The man from the central Denmark island of Funen was a farmer in his 50s; his skeleton was excavated in 2005 near the town of Otterup. He stood 182-centimeters-tall (just under 6 feet), had arthritis in most of his bones and signs of inflammation inside some ribs which could indicate tuberculosis, according to Odense City Museums chief curator Jesper Hansen.

The man likely took part in the raids for which Vikings remain notorious because “he also has a violent lesion on his left pelvis, which may have originated from a proper stab from a sword. The wound from that blow may have cost him his life because it did not heal,” Hansen said in a statement.

Across the North Sea, the skeleton of a younger man was found in a mass grave near Oxford, England in 2008 with the remains of at least 35 other men. All were killed more than 1,000 years ago when the king ordered the slaying of dozens of Danish settlers.

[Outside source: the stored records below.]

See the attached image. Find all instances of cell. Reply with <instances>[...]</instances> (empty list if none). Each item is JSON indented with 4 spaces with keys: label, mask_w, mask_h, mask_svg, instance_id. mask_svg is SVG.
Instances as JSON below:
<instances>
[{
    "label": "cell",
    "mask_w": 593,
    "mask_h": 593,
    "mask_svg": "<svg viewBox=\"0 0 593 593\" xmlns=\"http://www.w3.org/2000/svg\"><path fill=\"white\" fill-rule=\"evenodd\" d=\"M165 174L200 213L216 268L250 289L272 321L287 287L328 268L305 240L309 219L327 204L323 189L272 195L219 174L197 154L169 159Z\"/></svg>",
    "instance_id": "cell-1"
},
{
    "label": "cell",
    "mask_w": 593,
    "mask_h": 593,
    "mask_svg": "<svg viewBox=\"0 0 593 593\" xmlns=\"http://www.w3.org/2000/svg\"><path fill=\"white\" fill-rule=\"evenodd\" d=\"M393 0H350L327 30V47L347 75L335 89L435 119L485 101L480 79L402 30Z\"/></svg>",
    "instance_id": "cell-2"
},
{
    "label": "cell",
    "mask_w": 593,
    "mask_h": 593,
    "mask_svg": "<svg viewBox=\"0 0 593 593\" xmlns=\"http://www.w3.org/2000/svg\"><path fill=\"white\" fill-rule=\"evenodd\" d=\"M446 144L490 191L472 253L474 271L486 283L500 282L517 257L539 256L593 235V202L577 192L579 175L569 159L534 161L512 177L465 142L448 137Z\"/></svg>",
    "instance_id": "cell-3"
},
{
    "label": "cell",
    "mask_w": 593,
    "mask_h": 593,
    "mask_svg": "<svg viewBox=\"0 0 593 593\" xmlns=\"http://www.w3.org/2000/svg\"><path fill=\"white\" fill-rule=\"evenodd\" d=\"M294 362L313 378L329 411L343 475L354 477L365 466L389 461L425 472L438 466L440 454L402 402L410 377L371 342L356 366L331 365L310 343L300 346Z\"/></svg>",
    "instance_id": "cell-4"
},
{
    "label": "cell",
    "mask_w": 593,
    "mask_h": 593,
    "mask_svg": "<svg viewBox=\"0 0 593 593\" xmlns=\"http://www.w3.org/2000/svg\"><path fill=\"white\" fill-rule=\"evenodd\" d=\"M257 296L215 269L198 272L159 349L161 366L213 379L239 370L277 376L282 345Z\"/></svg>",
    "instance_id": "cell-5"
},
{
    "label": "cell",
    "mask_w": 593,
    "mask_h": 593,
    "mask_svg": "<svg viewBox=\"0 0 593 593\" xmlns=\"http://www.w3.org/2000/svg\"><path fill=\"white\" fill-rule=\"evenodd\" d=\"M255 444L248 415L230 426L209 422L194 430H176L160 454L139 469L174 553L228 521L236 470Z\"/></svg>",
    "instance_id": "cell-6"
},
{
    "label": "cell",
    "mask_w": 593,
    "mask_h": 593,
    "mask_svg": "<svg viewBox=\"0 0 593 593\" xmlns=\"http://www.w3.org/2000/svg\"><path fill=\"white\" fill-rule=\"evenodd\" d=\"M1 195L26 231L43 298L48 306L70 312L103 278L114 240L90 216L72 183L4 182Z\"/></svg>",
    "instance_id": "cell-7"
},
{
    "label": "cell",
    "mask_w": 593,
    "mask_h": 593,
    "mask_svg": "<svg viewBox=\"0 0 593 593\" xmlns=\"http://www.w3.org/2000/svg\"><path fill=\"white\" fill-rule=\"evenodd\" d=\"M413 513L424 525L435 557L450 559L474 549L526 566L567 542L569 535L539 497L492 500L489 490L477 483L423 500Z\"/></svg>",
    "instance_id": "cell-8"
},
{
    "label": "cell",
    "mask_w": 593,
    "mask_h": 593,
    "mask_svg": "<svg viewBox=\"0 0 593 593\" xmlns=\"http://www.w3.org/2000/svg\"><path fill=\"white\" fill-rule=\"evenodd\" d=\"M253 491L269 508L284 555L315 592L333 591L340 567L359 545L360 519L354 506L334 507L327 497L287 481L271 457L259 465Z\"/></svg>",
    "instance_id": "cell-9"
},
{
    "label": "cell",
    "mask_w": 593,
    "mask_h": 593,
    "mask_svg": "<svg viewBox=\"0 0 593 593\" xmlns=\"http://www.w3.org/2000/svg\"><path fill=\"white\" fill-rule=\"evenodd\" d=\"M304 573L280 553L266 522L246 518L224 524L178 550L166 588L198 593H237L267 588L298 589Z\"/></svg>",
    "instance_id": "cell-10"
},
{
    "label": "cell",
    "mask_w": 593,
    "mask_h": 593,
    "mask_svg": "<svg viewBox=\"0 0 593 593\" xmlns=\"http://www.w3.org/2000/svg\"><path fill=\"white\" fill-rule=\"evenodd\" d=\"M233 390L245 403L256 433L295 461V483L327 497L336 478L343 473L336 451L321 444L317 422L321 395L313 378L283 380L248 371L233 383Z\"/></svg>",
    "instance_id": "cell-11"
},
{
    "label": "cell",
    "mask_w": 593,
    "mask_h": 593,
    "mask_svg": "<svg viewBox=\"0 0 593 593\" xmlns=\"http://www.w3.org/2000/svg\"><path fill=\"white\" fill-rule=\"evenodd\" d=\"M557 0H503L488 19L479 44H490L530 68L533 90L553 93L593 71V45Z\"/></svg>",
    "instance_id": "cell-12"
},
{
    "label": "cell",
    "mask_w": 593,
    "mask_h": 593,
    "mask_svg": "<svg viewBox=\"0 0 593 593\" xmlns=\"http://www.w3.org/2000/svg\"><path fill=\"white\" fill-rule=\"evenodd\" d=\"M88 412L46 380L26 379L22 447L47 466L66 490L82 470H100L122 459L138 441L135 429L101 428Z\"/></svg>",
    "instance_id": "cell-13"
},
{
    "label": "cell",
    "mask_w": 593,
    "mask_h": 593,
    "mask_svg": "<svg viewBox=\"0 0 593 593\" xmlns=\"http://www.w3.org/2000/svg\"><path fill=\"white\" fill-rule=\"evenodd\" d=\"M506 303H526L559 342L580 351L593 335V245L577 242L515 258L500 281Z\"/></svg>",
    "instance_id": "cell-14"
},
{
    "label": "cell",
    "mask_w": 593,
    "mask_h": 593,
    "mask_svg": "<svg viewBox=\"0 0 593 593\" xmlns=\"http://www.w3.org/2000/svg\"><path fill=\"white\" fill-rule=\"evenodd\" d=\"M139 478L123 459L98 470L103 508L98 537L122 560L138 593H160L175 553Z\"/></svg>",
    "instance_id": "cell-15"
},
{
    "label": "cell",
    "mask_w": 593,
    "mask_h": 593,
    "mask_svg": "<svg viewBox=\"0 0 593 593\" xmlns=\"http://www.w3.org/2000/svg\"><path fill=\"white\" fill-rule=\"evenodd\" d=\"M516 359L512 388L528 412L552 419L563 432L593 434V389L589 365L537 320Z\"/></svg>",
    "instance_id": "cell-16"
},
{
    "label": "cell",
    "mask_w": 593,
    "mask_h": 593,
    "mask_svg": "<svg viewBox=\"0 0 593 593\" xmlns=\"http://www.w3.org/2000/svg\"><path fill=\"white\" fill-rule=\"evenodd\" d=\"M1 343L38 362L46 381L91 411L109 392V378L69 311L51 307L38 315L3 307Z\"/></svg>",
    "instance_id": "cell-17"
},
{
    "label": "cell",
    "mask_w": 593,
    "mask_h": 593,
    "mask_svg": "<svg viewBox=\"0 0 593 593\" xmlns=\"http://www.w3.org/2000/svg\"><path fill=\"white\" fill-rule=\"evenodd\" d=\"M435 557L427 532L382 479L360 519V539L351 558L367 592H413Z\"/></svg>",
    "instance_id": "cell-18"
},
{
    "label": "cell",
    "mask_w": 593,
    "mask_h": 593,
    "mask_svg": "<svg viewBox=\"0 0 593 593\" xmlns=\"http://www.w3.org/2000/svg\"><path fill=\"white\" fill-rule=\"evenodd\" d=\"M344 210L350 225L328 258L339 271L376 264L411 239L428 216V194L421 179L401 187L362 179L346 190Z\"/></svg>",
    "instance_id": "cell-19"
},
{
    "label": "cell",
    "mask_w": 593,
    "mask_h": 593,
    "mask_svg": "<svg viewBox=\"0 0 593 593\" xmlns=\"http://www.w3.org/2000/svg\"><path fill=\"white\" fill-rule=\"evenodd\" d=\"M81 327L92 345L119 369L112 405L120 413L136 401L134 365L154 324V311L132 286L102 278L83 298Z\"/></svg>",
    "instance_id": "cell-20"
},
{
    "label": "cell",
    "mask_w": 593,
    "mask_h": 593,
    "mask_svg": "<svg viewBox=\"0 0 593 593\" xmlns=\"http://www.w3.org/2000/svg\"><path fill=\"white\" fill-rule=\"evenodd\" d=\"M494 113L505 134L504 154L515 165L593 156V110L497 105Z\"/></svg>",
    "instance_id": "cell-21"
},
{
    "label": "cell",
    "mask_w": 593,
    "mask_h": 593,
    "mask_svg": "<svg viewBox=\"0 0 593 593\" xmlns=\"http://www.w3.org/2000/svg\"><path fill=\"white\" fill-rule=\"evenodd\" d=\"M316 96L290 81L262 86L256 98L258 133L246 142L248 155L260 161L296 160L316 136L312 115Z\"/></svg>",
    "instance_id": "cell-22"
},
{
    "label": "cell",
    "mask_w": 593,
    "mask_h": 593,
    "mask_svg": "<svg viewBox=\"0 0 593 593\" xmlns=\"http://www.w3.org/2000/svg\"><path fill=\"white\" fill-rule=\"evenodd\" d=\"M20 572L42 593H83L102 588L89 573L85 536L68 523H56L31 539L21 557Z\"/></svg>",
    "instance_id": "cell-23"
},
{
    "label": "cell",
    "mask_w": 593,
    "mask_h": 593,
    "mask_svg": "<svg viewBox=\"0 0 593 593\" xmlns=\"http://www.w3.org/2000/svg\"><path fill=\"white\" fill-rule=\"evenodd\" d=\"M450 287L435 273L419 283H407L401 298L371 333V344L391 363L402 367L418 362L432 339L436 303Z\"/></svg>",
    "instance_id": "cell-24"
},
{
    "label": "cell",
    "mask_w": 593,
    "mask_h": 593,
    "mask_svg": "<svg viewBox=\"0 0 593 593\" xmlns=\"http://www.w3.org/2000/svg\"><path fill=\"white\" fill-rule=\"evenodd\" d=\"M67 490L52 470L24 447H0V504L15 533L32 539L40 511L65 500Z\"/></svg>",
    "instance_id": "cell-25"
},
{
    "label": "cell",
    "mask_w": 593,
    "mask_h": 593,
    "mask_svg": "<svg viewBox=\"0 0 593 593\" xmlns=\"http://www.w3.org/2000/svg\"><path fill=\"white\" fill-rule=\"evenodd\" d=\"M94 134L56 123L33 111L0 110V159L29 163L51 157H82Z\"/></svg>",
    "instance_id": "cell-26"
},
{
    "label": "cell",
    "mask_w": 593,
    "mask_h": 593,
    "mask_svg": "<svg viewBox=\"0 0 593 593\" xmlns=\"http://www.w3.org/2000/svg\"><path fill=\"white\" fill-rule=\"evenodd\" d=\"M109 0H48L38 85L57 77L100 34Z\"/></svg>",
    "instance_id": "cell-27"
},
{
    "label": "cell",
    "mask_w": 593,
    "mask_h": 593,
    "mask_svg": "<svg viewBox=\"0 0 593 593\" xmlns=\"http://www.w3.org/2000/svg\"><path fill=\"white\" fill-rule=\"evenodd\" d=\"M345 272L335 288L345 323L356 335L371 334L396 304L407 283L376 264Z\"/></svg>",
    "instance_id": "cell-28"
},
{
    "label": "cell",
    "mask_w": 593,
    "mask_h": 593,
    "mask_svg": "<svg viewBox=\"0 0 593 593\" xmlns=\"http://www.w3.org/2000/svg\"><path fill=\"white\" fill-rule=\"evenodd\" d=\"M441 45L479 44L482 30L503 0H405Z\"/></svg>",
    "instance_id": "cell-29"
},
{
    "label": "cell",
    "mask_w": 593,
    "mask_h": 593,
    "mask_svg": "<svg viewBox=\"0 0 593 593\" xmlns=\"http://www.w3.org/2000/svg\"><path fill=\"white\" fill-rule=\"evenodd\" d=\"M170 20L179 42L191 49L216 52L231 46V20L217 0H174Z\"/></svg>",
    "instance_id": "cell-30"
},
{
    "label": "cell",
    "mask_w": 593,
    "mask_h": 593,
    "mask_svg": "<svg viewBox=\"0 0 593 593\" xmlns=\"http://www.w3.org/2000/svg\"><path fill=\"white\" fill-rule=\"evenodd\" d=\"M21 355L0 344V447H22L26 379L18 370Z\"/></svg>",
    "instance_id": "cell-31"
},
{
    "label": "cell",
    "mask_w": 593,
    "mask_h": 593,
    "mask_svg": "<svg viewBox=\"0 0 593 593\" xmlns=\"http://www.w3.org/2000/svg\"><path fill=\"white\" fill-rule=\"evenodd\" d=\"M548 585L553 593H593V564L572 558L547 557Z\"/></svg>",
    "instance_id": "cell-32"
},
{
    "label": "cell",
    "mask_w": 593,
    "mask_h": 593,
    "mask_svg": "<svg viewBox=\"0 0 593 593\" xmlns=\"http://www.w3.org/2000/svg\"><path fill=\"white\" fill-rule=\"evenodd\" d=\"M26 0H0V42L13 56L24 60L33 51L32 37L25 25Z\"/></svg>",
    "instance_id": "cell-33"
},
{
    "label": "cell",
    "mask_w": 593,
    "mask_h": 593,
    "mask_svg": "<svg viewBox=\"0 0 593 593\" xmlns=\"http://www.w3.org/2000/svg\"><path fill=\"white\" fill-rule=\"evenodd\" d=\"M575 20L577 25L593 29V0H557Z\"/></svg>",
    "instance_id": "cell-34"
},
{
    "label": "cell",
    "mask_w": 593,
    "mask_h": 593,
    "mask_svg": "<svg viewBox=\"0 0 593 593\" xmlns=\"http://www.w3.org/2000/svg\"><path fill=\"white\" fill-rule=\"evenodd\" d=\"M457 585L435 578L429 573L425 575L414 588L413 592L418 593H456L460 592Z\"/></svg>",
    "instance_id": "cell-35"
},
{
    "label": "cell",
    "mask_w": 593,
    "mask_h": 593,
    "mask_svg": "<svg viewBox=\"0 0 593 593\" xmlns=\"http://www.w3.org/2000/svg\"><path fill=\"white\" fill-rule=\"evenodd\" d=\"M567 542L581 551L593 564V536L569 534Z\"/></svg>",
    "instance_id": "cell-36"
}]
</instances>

“He died of massive injuries from several types of weapons,” Lasse Soerensen, head of research at the National Museum of Denmark, said. His skull shows traces of at least nine lesions caused by a sword or other sharp object, and the skeleton also revealed signs he was speared several times in the back.

The pair of skeletons will be displayed as part of an exhibit titled “Togtet” – Danish for ”The Raid” – that opens June 26 at the National Museum of Denmark.

From the year 850 A.D, people from Denmark settled in England as farmers. King Aethelred II ordered the Danes – adults and children – to be killed in 1002.

During the Viking Age, considered to be from 793 to 1066, Norsemen known as Vikings undertook large-scale raiding, colonizing, conquest and trading throughout Europe. They also reached North America.